Article
# 6 calves in a week



## wynedot55 (Feb 16, 2009)

the cows are dropping calves like crazy.pulled a calf a week ago.an had 5 more after him.old simba got them cows bred quick.an the 5 are small calves.i have a reg cow that im waiting on to calve.i dont think she is due for another month or so.


----------



## Farmer Kitty (Feb 16, 2009)

Congratulations!


----------



## wynedot55 (Feb 16, 2009)

kitty yall will pass out if i ever get around to taking any pics


----------



## Thewife (Feb 16, 2009)

wynedot55 said:
			
		

> kitty yall will pass out if i ever get around to taking any pics


Well, it's about bedtime anyway!




Kitty, your good!


----------



## Farmer Kitty (Feb 16, 2009)

> Well, it's about bedtime anyway!


Just about!



> Kitty, your good!


That's one of the smilies they wanted over at BYChickens when Nifty was redoing the smilies. I just swipped it and couldn't think of a more appropriate thread for it!


----------



## Farmer Kitty (Feb 16, 2009)

wynedot55 said:
			
		

> kitty yall will pass out if i ever get around to taking any pics


Not quite.


----------



## Imissmygirls (Feb 16, 2009)

***applause***
6 at once... what a nice grouping!
If those were dairy, you'd be pulling your hair out by now!


----------



## GrassFarmerGalloway (Feb 17, 2009)

Kitty's right!  PICS NOW!!!


----------



## Farmer Kitty (Feb 17, 2009)

GrassFarmerGalloway said:
			
		

> Kitty's right!  PICS NOW!!!


Ahh, another pic lover!


----------



## GrassFarmerGalloway (Feb 17, 2009)

Calf pics always make me melt.  I like to melt!


----------



## m.holloway (Feb 17, 2009)

What is asked
a – Quote the forum thread about the new calves, starting at "the cows are" and ending at "Congratulations!".
b – Does the forum thread about the new calves support each statement below? Answer yes or no for each, and quote the words from the thread that settle it.
(i) wynedot55 pulled a calf about a week before posting.
(ii) The registered cow is expected to calve within the next few days.
(iii) The five calves born after the pulled one are small.
c – Carry on the forum thread about the new calves from the point where it stops.

Collected data
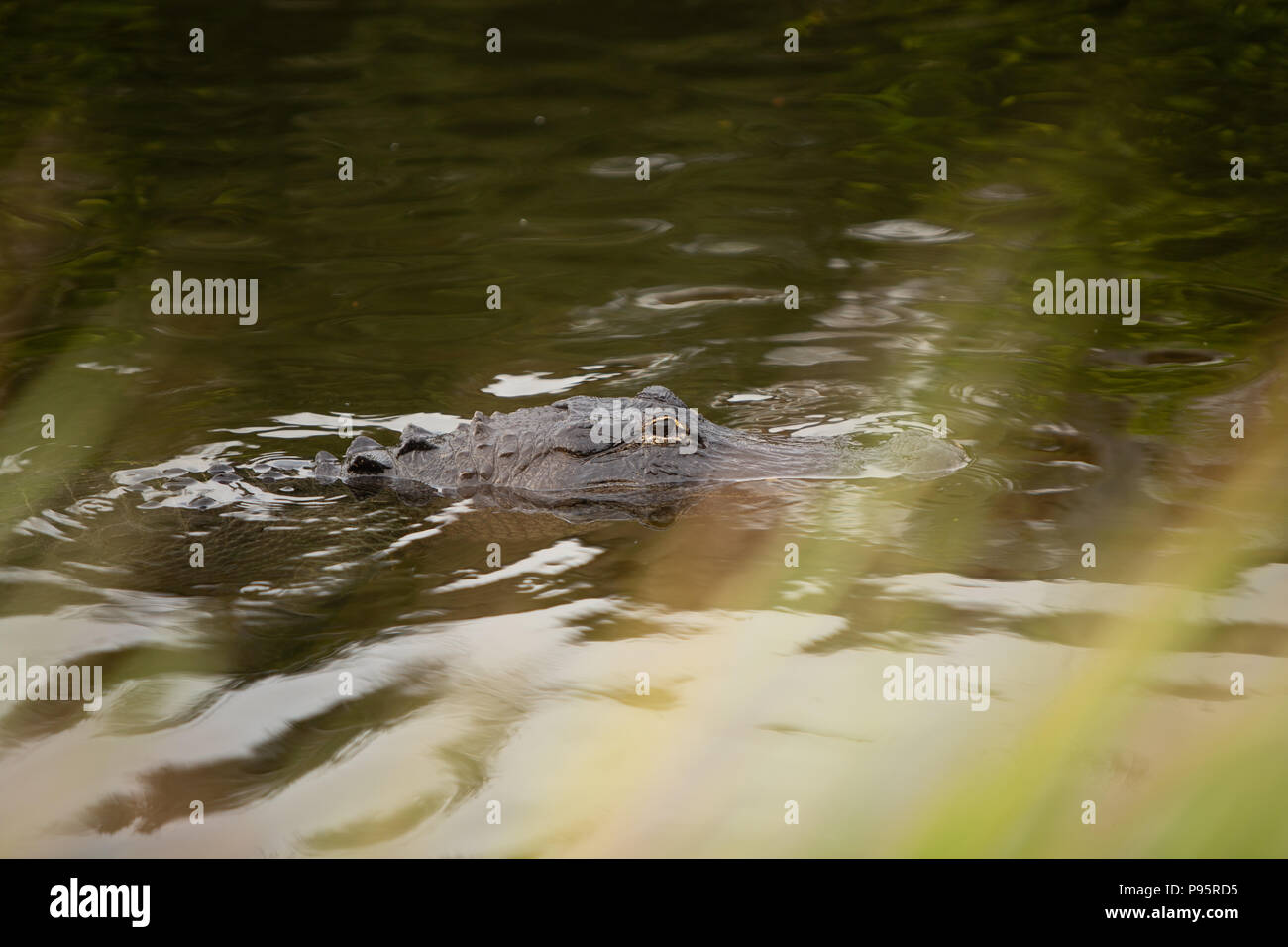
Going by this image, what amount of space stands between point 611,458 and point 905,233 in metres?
4.75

Task-by-task outputs
a –
the cows are dropping calves like crazy.pulled a calf a week ago.an had 5 more after him.old simba got them cows bred quick.an the 5 are small calves.i have a reg cow that im waiting on to calve.i dont think she is due for another month or so.


----------



## Farmer Kitty (Feb 16, 2009)

Congratulations!

b –
(i) Yes: "pulled a calf a week ago"
(ii) No: "i dont think she is due for another month or so"
(iii) Yes: "an the 5 are small calves"

c –
i'm happy with any pics


----------



## wynedot55 (Feb 17, 2009)

when we milked cows.ive had as meny as 4 cows to calve in a day.so its good when they calve in bunches.


----------



## jhm47 (Feb 17, 2009)

I synchronized 280 head of Angus heifers for a client last summer.  They should begin to calve in about a month.  I suspect that he will have some busy days and nights for about a week.  He wants me to come and help for a week, but I told him that I would be busy during those days.  20 years ago, I would have helped, but not at my age.  Nosirree!  Nope, I ain't going.  I'm just too old for that.  Well------ maybe.  Some days my joints don't feel too bad.  Maybe I'll call him and see how it's going.  It would be kinda fun.  But I'm just too old.  What do you all think???


----------



## wynedot55 (Feb 17, 2009)

well he will never go to sleep for a week.


----------



## Farmer Kitty (Feb 17, 2009)

I say if he wanted that many done at one time it's his problem! Yikes! I would go crazy by the end of the week!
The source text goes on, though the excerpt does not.